The Catherine the Great Egg, also known as Grisaille Egg, and Pink Cameo Egg, is made of quatre-couleur gold, pink grisaille and opaque white enamel, portrait diamonds, rose-cut diamonds, seed pearls and velvet lining. The Surprise (lost), a mechanical sedan chair, was made of gold, enamel and probably diamonds.

Catherine the Great Egg back side
Picture courtesy Hillwood, Estate, Museum & Gardens

Henrik Wigström, Fabergé's last head work master, created this Egg for Nicholas II to present to his mother, Maria Feodorovna, on Easter morning in 1914. Vasilii Zuiev painted the two rectangular panels in "camaieu" rose enamel with miniature allegorical scenes of the arts and sciences after French artist François Boucher. According to a letter from Maria Feodorovna to her sister, Queen Alexandra of England, the surprise in this Egg was a mechanical sedan chair, carried by two blackamoors, with Catherine the Great seated inside. To feature Catherine the Great, who prided herself on being a patron of the arts and sciences, as part of the surprise is certainly in keeping with this elaborate Egg's style and imagery.

Detail Catharina de Grote Ei

Background information

This Egg may best represent the height of Fabergé's career, expressions in miniature of the life of Imperial privilege. It was kept at Maria's favorite Anichkov Palace and it was inspired by the opulent embellishments of the palace interior, where many of the ceilings are painted en grisaille. According to the letter from Maria Feodorovna to her sister, Queen Alexandra of England, the surprise was incredibly beautiful: "Mr. Fabergé himself has brought me this most beautiful egg. Inside is a sedan chair carried by two blackamoors with Catherine the Great in it, wearing a little crown on her head. You wind it up and then the blackamoors walk: it is an unbelievably beautiful and superbly fine piece of work. Fabergé is the greatest genius of our time. I also told him: "Vous êtes un génie incomparable" (you are a genius beyond compare).

By the time Armand Hammer acquired the Egg in 1930 from the Antikvariat, the surprise had been lost. The "sedan chair" on the picture seen below, is not the surprise of Catherine Egg.

Surprise voorbeeld
(Snowman, the Art of Karl Fabergé, 1953)

For a long time it was thought that the mechanical chair (ex Charles Clore Collection) could be the surprise from the Catherine the Great Egg. However when the Manager of the Hillwood Museum came with the Egg to the New York auction of the chair, it was a big disappointment to everyone that the surprise did not fit into the Egg en therefore was nót the long lost surprise.

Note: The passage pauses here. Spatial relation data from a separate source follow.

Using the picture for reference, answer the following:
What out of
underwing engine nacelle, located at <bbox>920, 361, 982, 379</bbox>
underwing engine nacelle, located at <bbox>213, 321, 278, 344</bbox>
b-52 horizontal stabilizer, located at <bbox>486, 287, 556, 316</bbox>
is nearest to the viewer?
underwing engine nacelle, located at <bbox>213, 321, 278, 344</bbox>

In 1927 sold as one of the ten Imperial Eggs to the Hammer Galleries in New York. 1931 bought by Eleanor Barzin as birthday present for her mother, Marjorie Merriweather Post. 1973 Collection of the late Marjorie Merriweather Post, willed to the Hillwood Museum, Washington, D.C., United States.

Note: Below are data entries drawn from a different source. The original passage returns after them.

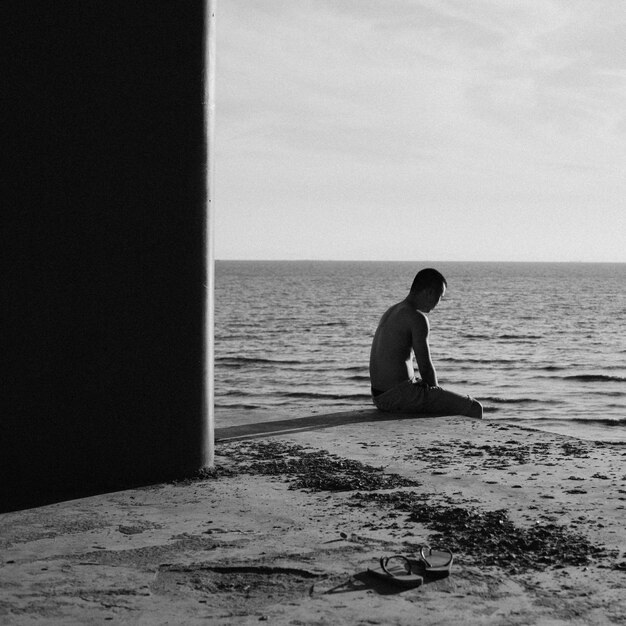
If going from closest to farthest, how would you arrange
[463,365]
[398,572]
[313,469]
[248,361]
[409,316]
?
[398,572] → [313,469] → [409,316] → [248,361] → [463,365]

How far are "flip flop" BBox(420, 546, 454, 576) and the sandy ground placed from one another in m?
0.06

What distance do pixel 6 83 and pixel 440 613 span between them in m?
3.50

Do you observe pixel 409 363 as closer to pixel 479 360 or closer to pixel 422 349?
pixel 422 349

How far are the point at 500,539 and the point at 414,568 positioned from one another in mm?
633

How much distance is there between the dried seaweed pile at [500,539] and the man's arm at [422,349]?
3.53 meters

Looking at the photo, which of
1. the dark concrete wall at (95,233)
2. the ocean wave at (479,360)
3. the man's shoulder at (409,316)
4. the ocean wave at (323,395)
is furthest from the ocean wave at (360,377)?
the dark concrete wall at (95,233)

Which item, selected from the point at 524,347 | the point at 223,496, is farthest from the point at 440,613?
the point at 524,347

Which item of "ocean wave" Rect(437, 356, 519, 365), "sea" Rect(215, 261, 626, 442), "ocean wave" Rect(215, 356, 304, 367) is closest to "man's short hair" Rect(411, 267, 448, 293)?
"sea" Rect(215, 261, 626, 442)

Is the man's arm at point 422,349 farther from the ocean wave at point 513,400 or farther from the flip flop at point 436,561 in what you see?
the ocean wave at point 513,400

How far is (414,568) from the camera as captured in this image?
11.5 feet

The stand to the Egg is not original. On the image below you can see the Egg as it was advertised by Armand Hammer in the 1930's.

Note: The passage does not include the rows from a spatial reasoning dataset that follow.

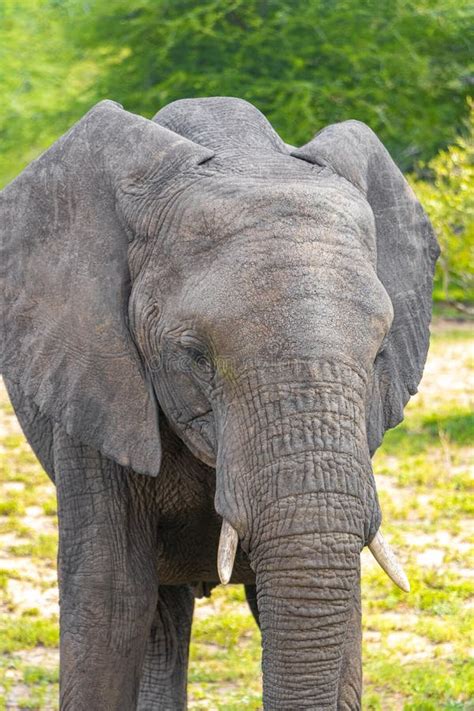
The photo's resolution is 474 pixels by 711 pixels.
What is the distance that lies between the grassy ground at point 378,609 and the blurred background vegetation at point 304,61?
9.79m

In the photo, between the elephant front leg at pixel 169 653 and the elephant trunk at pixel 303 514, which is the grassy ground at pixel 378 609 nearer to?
the elephant front leg at pixel 169 653

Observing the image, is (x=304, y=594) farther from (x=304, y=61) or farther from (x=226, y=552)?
(x=304, y=61)

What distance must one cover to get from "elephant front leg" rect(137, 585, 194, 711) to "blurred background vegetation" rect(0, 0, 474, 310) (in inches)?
552

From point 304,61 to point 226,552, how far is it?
16.9m

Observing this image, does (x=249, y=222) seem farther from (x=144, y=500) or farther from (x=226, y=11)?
(x=226, y=11)

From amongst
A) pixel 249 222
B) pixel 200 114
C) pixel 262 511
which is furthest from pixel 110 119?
pixel 262 511

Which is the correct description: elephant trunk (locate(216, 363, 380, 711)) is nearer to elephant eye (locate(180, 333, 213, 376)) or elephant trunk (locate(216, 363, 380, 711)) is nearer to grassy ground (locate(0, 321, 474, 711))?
elephant eye (locate(180, 333, 213, 376))

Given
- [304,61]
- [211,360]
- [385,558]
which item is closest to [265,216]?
[211,360]

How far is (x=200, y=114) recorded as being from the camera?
410 centimetres

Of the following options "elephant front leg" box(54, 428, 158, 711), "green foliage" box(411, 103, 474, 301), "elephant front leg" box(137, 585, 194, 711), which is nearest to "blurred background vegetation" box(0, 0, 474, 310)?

Eggs in Moscow in the 1930's

The 1914 Catherine the Great Egg, the 1894 Renaissance Egg and the 1912 Napoleonic Egg photographed in Moscow in the 1930's before they were sold abroad. Courtesy Fabergé Research Newsletter, April 2017.

A new (June 2018) publication, Fabergé Rediscovered, published for the special exhibition with the same name, by Hillwood, Estate, Museum and Gardens, shows the beautiful Egg while open!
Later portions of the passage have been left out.